The acronym BRAIN works as follows:
The B stands for Benefits: What are the advantages of the approach being considered? Whether it’s a test, a form of monitoring, pain management, position, it doesn’t matter – you need to know why your HCP is recommending/suggesting it. What is the evidence base for it? If you’ve got the time, is there RCOG (Royal College of Gynecologists) or NICE (National Institute of Clinical Excellence) guidance on it you could read? RCOG/NICE always state their sources and often the RCOG even rates the’ strength’ of the evidence for their recommendations, which is very helpful. Even if it’s just internal policy, there should be documentation and references to back up the reasons for it.
The R stands for Risks: What are the disadvantages of the approach being considered? Are there any side effects? Is the decision reversible? Will it restrict my choices later on? What happens if it goes wrong? How does this relate specifically to me and my circumstances? You also have to keep in mind the severity of the hazard versus the likelihood. Are we talking an almost certain likelihood of breaking a fingernail or a very very very small likelihood of fetal/maternal death? It’s tempting to ignore very unlikely risks, but if the consequence is catastrophic, it must be taken seriously. As a doctor friend of mine put it in terms of c-section – you may not want one, but how many overcautious c-sections are acceptable to prevent one fetal/maternal death?

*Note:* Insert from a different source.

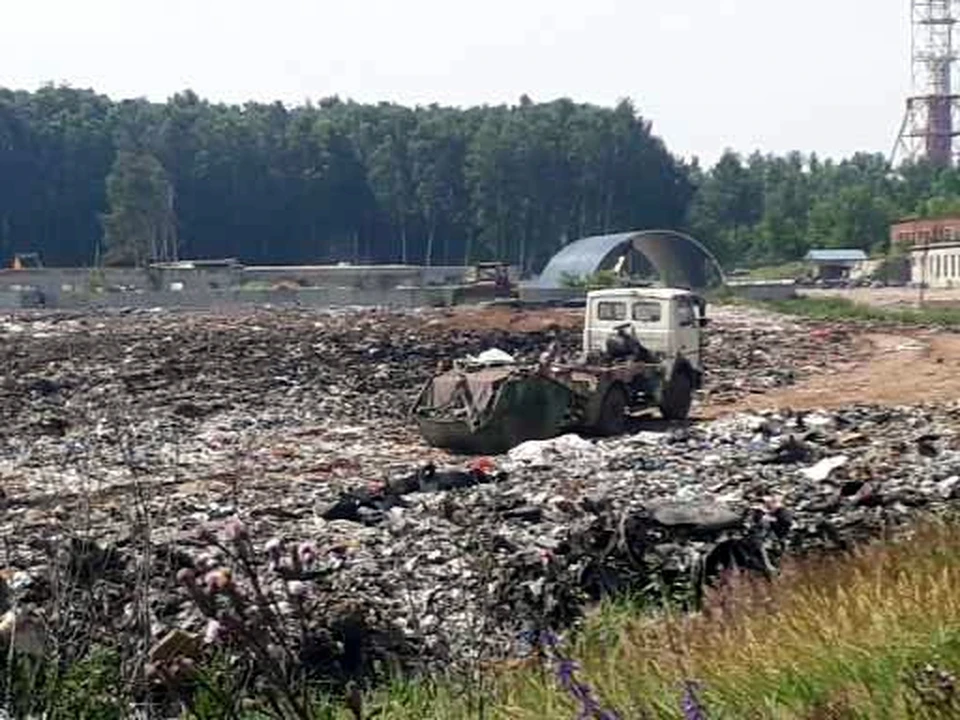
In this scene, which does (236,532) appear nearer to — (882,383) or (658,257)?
(882,383)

The A stands for Alternatives: What other approaches could we try? Is this the only option to consider (aside from doing nothing – see N later)? Just because this is what most people choose/you’d recommend, doesn’t make it right for me… (you might need to BRAIN all the alternatives too!) e.g. If I’m being advised/prescribed something because there’s a ‘risk’ of getting high blood pressure, why can’t I buy a blood pressure monitor and keep a detailed eye on my blood pressure instead?
The I represents Instinct/Intuition: What does my gut say about the approach recommended/suggested? This may seem like a particularly unscientific test, but it’s actually very useful in getting to the core of what is important to us; and determining which path is right for us. After all, giving birth is not an illness, it’s a natural part of life – but we’re all different, with our own innate values, beliefs, and preferences to consider.
The N stands for Nothing: What is likely to happen if we do nothing? Can we wait an hour/2 hours/a day/a week? Does the decision have to be made now, or can we wait to see what happens next and revisit the decision later?
Medical professionals generally want what is best for their patients. On the whole we can be assured that they really do have the right motivation when caring for us. But while we mustn’t lose sight of that, there is also room for our input in the birthing process.
To make informed decisions, you need all the relevant information. Using your BRAIN is definitely one way to attempt to ensure you get that information at the right time.